» **取り組む課題**
次の1.〜3.の各文が本文の内容と合っているかを判断し、それぞれ「はい」か「いいえ」で答えなさい。あわせて、判断の決め手となる本文の言葉を正確に引用しなさい。
1. 祖母がコロナに感染したという母親の話は事実だった。
2. 隼人を連れ去らせるために児相に連絡したのは母親である。
3. スポーツの祭典は予定どおりの年に開かれた。

» **演習用本文**
──────────────────────────────

隼人くん、まだまだ幼く、このほんのひと時の記憶など無いかもしれない。が、成長して、ふと思い出してくれたら…。
僕は幼い頃、母親とは違う女性と少しの間暮らした事があった。とても優しくしてくれた。
ラストは見る者を、また杏を、絶望の底へ叩き落とす。
母親から祖母がコロナに感染したと聞き、再び団地へ。
それは嘘。杏をまた身体を売って稼がせる為に。隼人は人質に。
せっかく更生の道を歩み始めた杏。振り出しに戻ってしまう。
帰ると、隼人が居ない。泣き喚く隼人をウザがり、母親が児相に連絡して連れ去った後だった。
このクソ親…!
全てを断ち切られ、失った杏は…
当初は独りでいる事が自分の人生だった。
が、ひと度人と触れ合って、出会って。
その温もりを知ったら、もう独りには戻れない。
人の輪、夢、自立。自分の人生を歩み始めた。
それを全て失った。奪われた。
当初の独りの比ではない。
立ち直れないほど身を襲う孤独と絶望…。
空にはブルーインパルスが飛ぶ。賛否分かれる中一年延期で開かれたスポーツの祭典。

──────────────────────────────

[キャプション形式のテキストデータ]
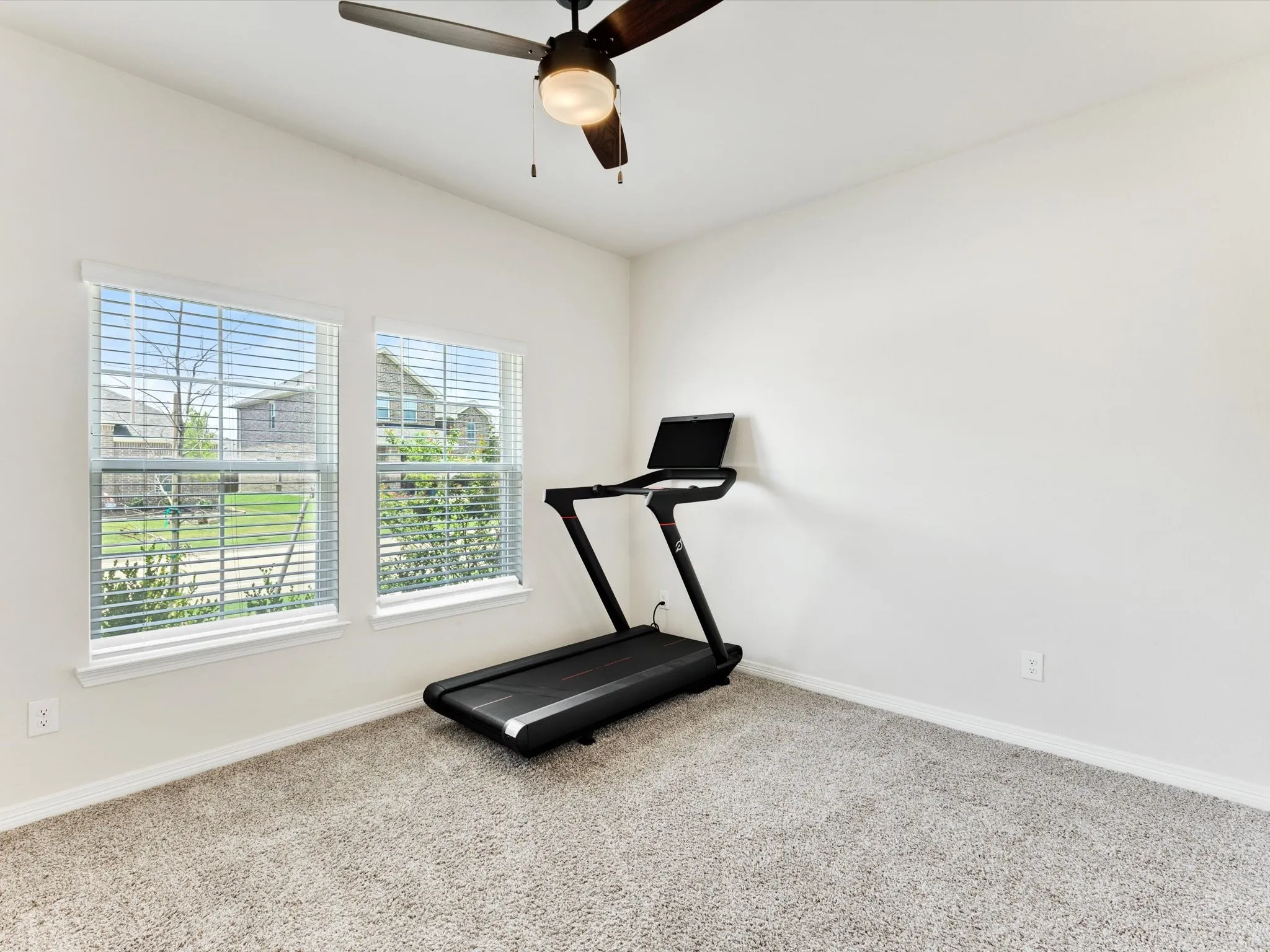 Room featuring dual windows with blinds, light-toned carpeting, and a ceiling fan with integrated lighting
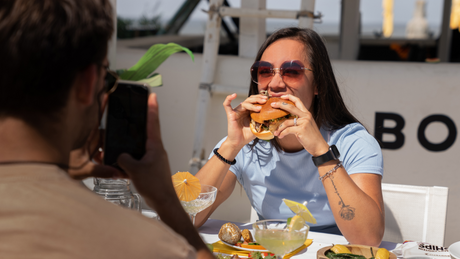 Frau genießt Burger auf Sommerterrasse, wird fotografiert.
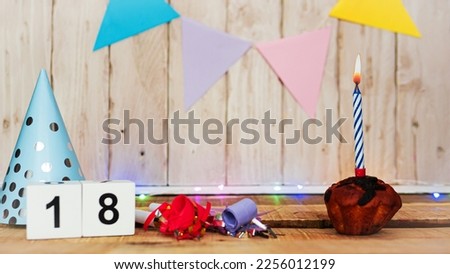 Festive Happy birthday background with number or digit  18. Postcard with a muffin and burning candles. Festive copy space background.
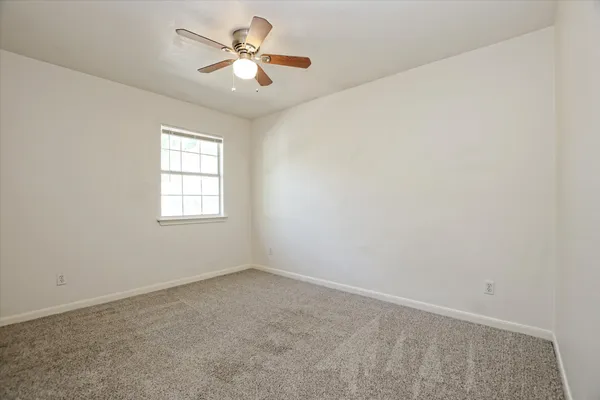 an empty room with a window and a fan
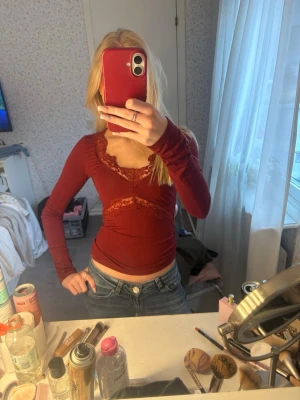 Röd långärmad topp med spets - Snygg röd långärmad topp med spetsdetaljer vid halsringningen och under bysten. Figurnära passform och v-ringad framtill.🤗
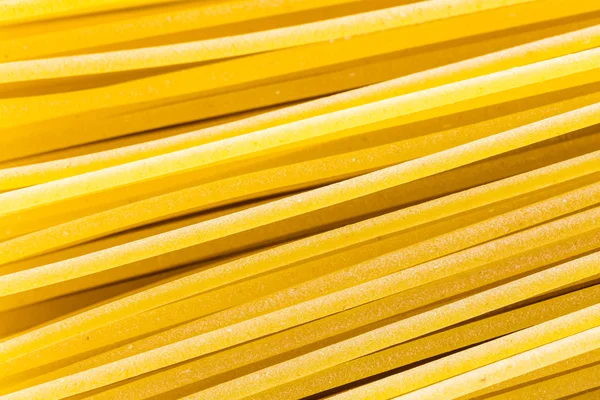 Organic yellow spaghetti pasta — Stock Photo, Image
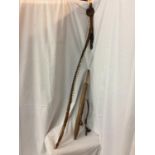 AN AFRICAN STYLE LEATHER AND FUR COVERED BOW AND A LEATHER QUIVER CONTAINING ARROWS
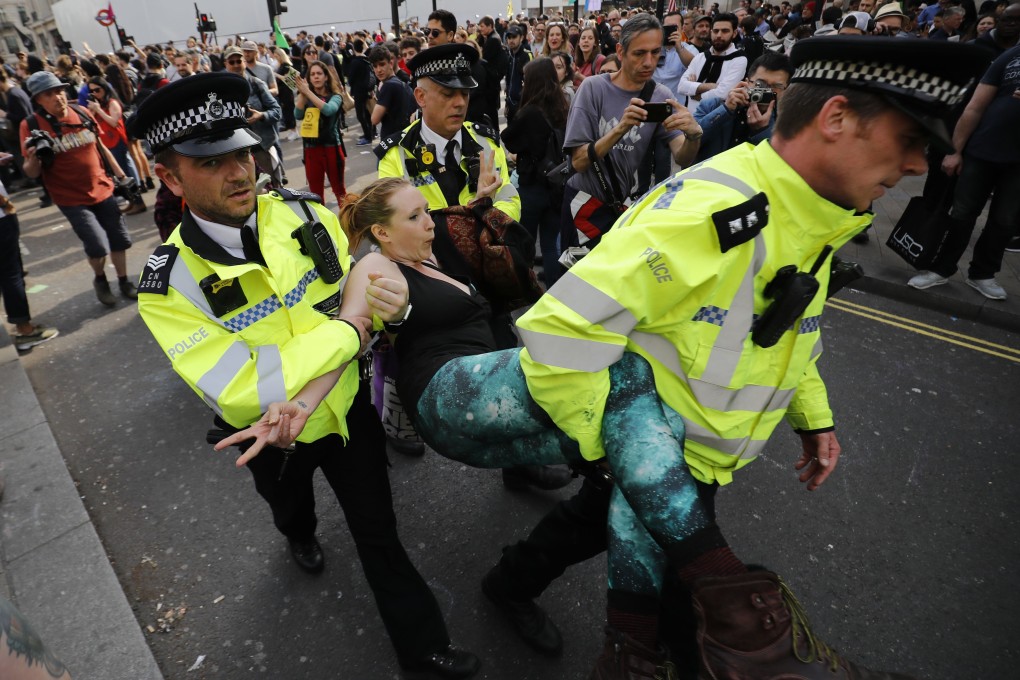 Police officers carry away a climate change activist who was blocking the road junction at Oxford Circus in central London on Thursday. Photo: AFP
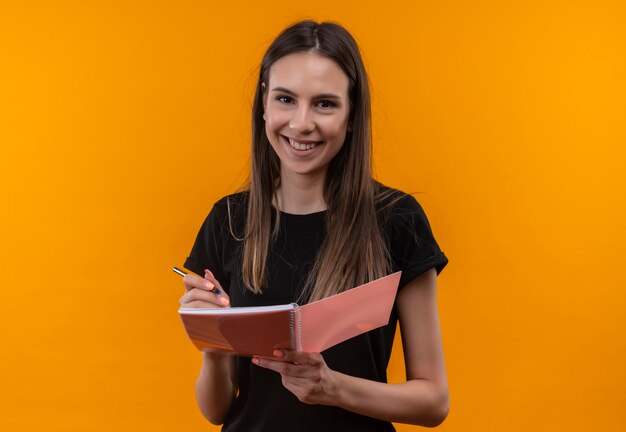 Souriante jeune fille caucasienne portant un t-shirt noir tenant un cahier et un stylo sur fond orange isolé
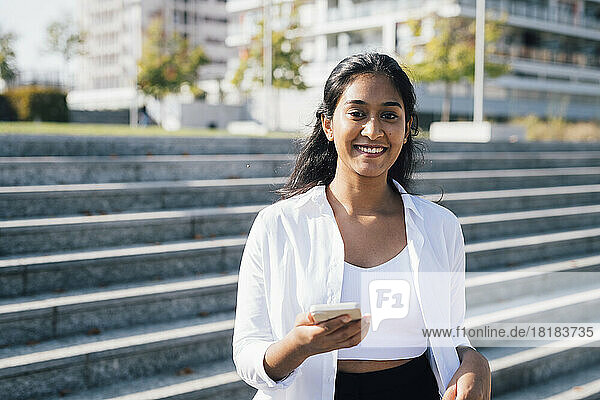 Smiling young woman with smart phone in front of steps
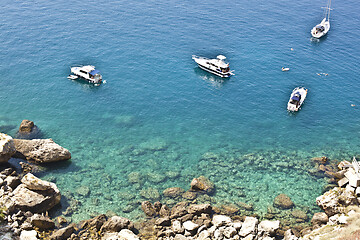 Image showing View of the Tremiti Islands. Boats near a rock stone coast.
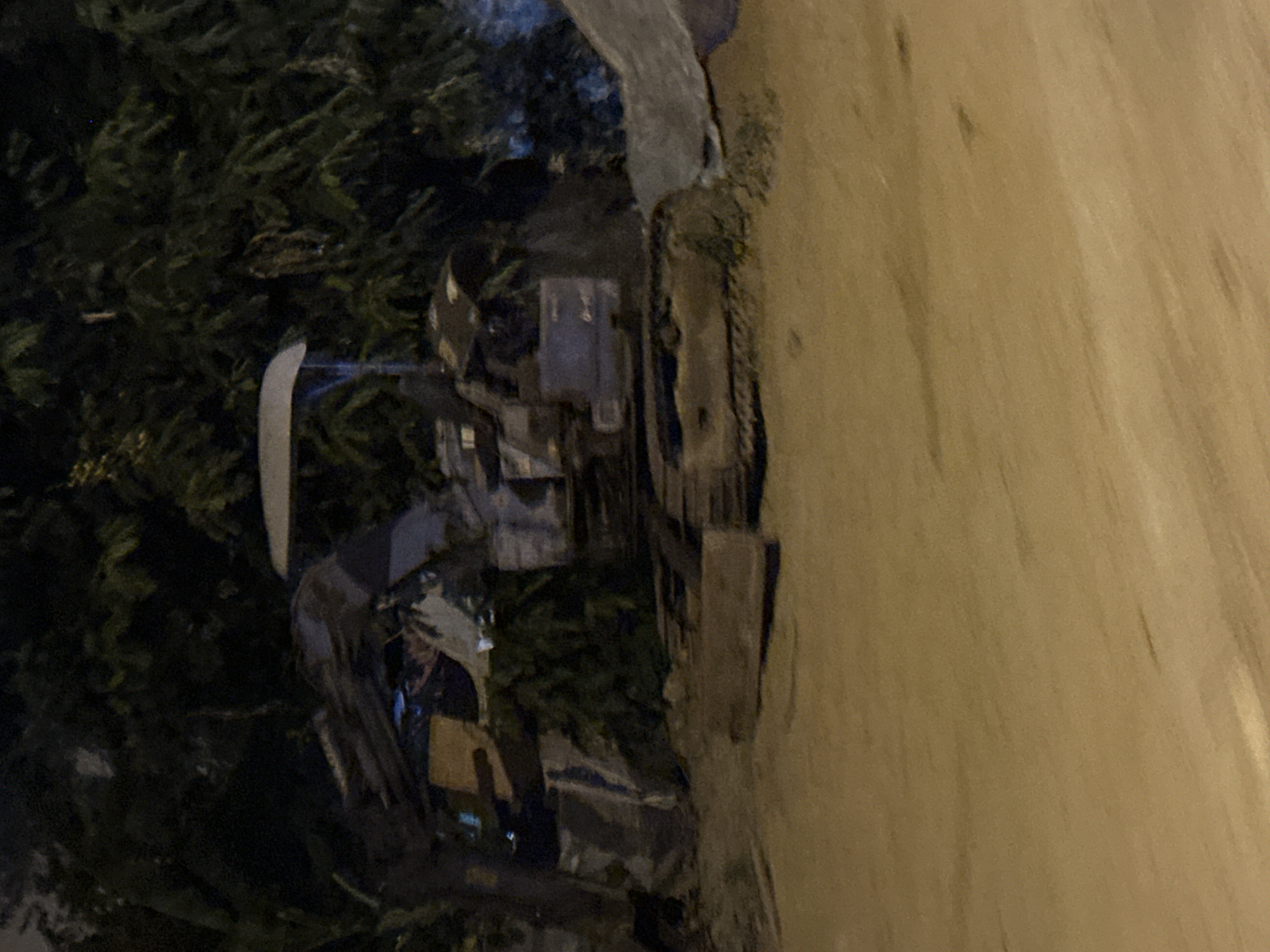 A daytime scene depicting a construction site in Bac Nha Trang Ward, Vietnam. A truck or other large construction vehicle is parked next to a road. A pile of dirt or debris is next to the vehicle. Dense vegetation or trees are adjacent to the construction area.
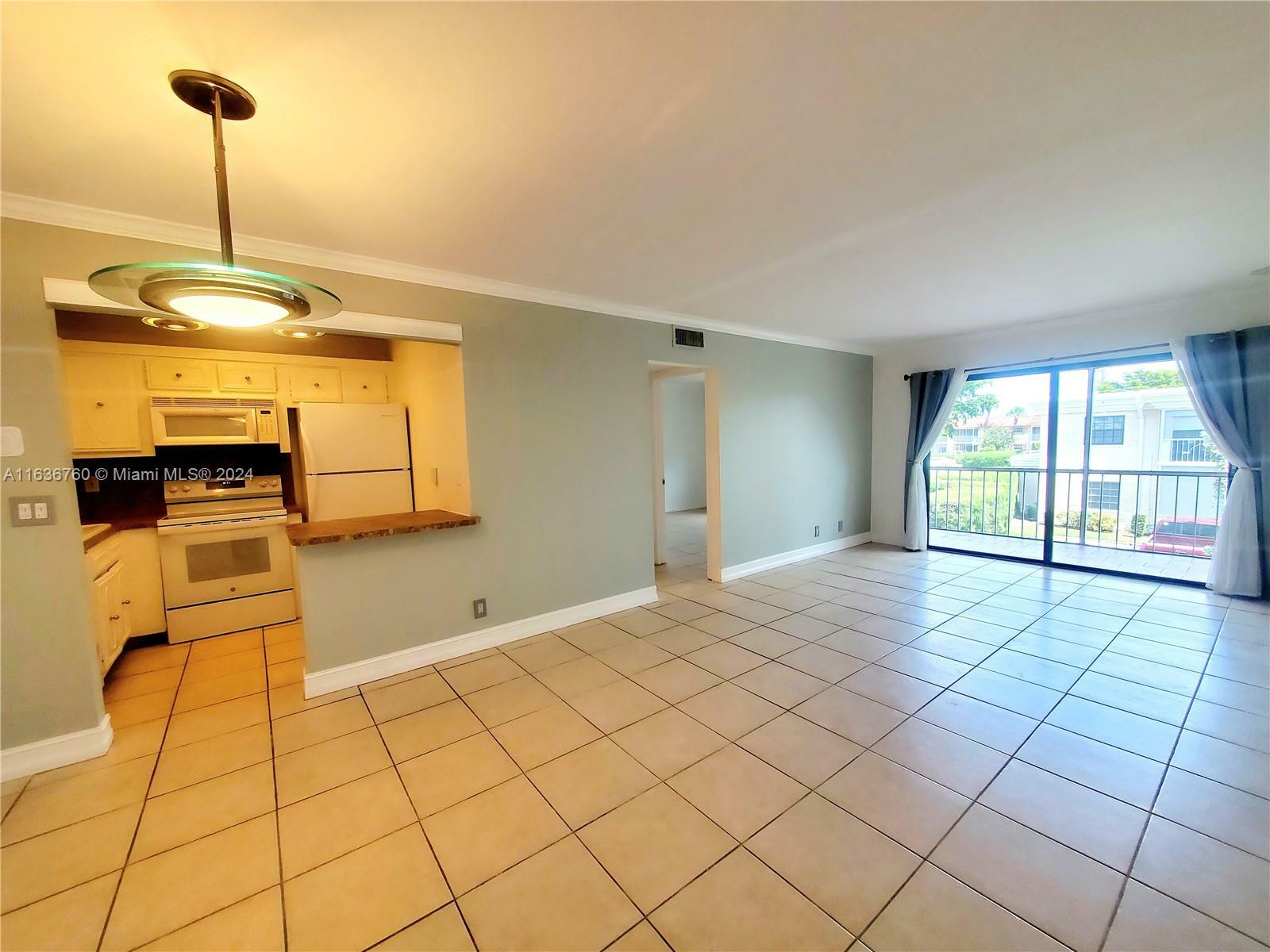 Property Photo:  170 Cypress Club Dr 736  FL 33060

──────────────────────────────

» **解答**
1. いいえ。「それは嘘。」
2. はい。「母親が児相に連絡して連れ去った後だった。」
3. いいえ。「賛否分かれる中一年延期で開かれたスポーツの祭典。」